Like it or not, it's spring. Technically spring doesn't start until the 21st, after the vernal equinox, but anyone willing to argue semantics in the face of evening sunlight as thick and gold as clover honey ought to sit back in a lawn chair with a vodka and tonic and listen to reason and birdsong and the faraway whine of lawnmowers until they feel better.

I don't like the change of seasons any more. When I was a kid, the precious weeks between cold rain and grueling heat made me want to throw myself out the front door at top speed with a boogie board, a bike, a pitcher of lemonade, basketballs, dozens of books, branches of honeysuckle and jasmine, and a full-size charcoal grill balanced precariously and metaphorically in my arms. The only thing louder than my body screaming for the sun was the sound of every pair of shoes I had hitting the back of the closet where they could rust there for months, for all I cared.

But I was a kid then, with more imagination than baggage. Things have changed. Every new season is followed by a small army of ghosts. And the turning of summer, with its fast slide into hot weather and soft, warm nights, is like a punch in the face.

Maybe it's just been today's barrage of scents: my oversweet hippie sunblock from last year's vegan phase; the dry carpet smell of the school bookstore where Dan worked when I met him three years ago, in the spring; the smell of sun on the redwoods at school that permeated my first months at the newsroom. Every one snapped me back to a different time with no warning.

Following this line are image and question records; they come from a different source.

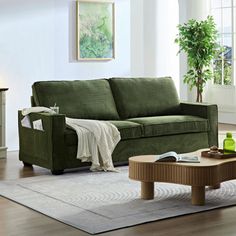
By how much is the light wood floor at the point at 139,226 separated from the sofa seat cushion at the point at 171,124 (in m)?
2.14

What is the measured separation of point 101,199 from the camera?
18.3 feet

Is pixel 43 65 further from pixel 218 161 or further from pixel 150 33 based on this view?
pixel 218 161

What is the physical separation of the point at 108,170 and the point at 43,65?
220cm

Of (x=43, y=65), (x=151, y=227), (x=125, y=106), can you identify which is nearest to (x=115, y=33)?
(x=43, y=65)

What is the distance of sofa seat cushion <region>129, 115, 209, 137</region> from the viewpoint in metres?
7.27

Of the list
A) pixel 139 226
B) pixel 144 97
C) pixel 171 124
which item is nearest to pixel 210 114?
pixel 171 124

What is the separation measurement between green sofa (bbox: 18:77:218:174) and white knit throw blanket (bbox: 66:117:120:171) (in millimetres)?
84

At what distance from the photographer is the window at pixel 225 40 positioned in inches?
436

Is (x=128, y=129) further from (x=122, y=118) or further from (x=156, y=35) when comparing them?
(x=156, y=35)

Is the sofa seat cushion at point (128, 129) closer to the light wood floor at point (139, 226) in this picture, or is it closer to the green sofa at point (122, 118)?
the green sofa at point (122, 118)

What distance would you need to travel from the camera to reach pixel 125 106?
25.2ft

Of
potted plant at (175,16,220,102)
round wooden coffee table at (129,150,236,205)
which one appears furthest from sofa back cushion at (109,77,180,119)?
potted plant at (175,16,220,102)

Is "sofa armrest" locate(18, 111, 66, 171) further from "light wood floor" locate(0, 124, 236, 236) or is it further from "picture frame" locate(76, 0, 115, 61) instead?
"picture frame" locate(76, 0, 115, 61)

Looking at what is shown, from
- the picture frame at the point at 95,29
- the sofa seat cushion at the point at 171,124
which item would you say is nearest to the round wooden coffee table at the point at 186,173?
the sofa seat cushion at the point at 171,124
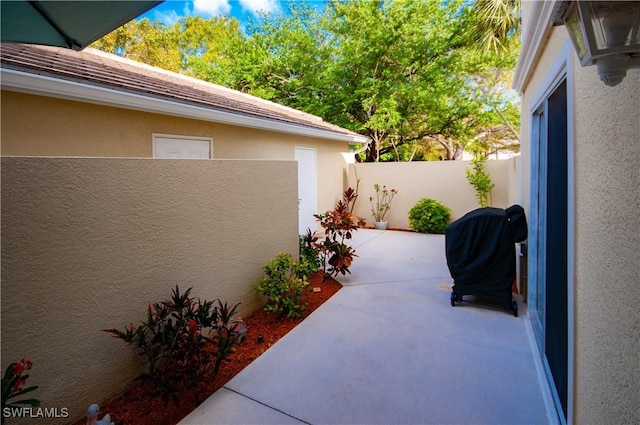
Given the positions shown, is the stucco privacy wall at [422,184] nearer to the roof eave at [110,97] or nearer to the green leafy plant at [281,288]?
the roof eave at [110,97]

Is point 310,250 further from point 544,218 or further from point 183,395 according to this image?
point 544,218

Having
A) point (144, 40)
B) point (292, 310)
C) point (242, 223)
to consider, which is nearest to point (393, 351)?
point (292, 310)

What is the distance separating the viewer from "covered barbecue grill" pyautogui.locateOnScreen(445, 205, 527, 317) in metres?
4.66

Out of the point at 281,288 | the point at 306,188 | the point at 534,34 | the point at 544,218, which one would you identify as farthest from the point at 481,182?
the point at 281,288

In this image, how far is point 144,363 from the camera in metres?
3.19

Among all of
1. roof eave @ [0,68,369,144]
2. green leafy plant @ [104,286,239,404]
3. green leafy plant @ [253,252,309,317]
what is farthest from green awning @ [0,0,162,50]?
green leafy plant @ [253,252,309,317]

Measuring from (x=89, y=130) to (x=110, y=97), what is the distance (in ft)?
1.88

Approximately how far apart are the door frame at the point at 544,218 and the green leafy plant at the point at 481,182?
6.13m

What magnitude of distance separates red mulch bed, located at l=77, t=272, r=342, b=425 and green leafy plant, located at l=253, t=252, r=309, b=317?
0.69 feet

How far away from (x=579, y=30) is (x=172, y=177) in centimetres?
340

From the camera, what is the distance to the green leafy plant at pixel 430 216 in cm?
1070

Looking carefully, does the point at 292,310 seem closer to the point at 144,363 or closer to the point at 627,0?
the point at 144,363

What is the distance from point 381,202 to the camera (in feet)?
40.1

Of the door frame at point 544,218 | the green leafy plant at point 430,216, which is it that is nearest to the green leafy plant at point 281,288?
the door frame at point 544,218
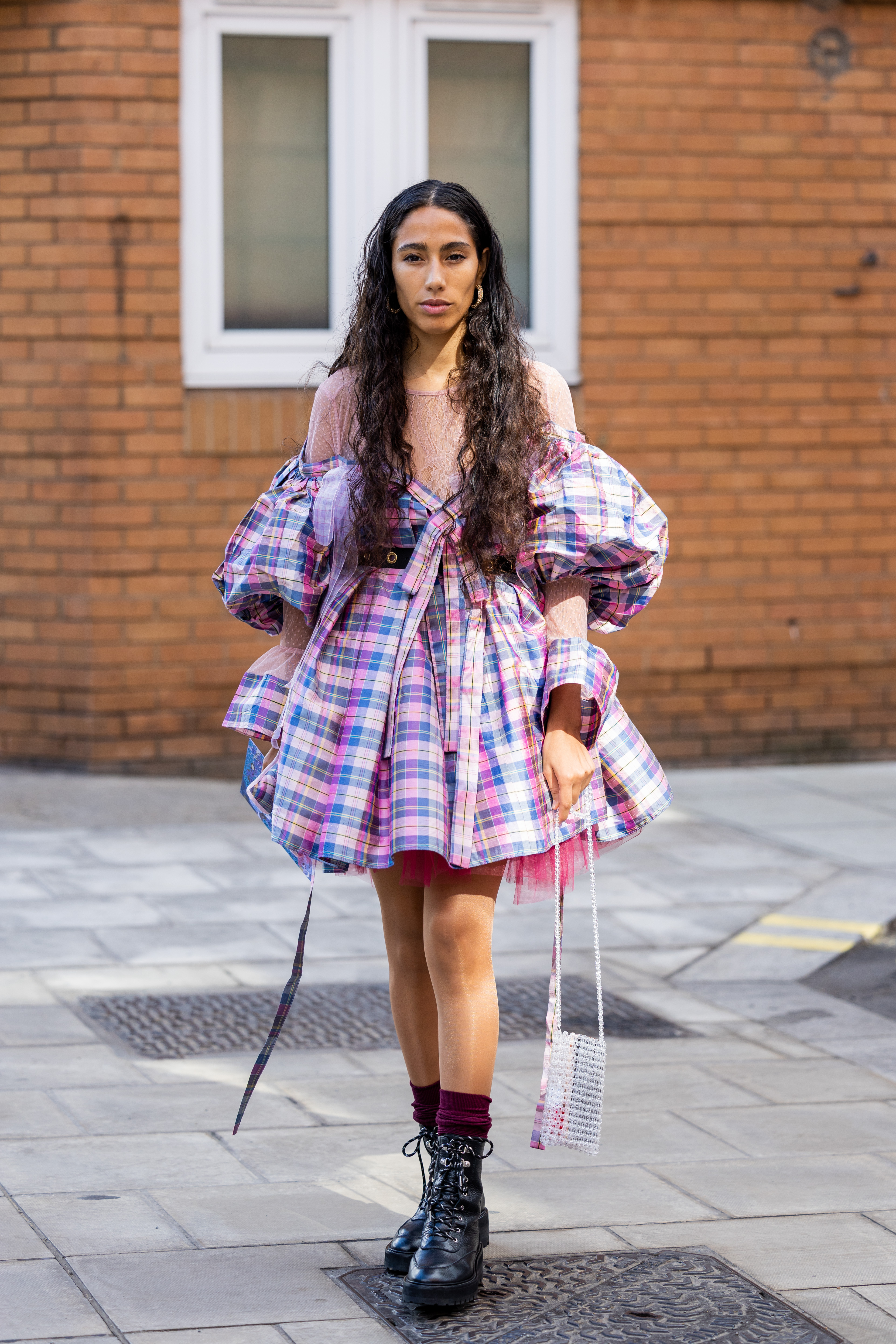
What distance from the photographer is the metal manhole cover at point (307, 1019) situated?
4902 millimetres

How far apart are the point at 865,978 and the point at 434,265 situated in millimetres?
3031

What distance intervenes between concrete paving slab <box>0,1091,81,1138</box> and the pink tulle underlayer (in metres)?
1.19

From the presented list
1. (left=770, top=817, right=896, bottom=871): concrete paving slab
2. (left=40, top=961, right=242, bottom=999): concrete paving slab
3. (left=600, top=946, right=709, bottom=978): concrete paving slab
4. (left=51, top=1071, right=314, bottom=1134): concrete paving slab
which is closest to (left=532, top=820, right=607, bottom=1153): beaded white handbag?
(left=51, top=1071, right=314, bottom=1134): concrete paving slab

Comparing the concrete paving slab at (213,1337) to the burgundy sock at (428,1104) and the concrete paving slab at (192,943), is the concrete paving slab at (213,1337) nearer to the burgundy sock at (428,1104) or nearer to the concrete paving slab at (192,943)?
the burgundy sock at (428,1104)

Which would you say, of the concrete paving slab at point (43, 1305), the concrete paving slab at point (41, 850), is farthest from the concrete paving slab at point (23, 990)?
the concrete paving slab at point (43, 1305)

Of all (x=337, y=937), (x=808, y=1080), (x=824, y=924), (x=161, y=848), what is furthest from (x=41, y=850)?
(x=808, y=1080)

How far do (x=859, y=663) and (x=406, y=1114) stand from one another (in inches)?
220

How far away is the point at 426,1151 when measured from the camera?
385 centimetres

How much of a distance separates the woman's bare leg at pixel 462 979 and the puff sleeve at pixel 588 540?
14.1 inches

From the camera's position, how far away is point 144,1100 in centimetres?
438

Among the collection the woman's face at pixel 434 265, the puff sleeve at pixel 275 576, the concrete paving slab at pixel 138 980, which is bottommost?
the concrete paving slab at pixel 138 980

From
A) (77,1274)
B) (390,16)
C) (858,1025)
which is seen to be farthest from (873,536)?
(77,1274)

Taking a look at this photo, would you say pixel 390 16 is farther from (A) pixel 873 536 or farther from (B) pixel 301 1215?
(B) pixel 301 1215

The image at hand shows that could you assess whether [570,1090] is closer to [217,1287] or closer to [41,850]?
[217,1287]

I've spent only half the last couple of weeks right here and now, and the rest of it buried in the summers of the last five years. It's uncomfortable, unpredictable, involuntary time travel.

I'll shake it soon, I know, when the weather gets familiar and I get used to the sights and smells of summer again. In the meantime, I'll just have to deal with spring's surreal and awkward beauty.

Or I'll go with plan B: move to London where the weather's crappy all year 'round.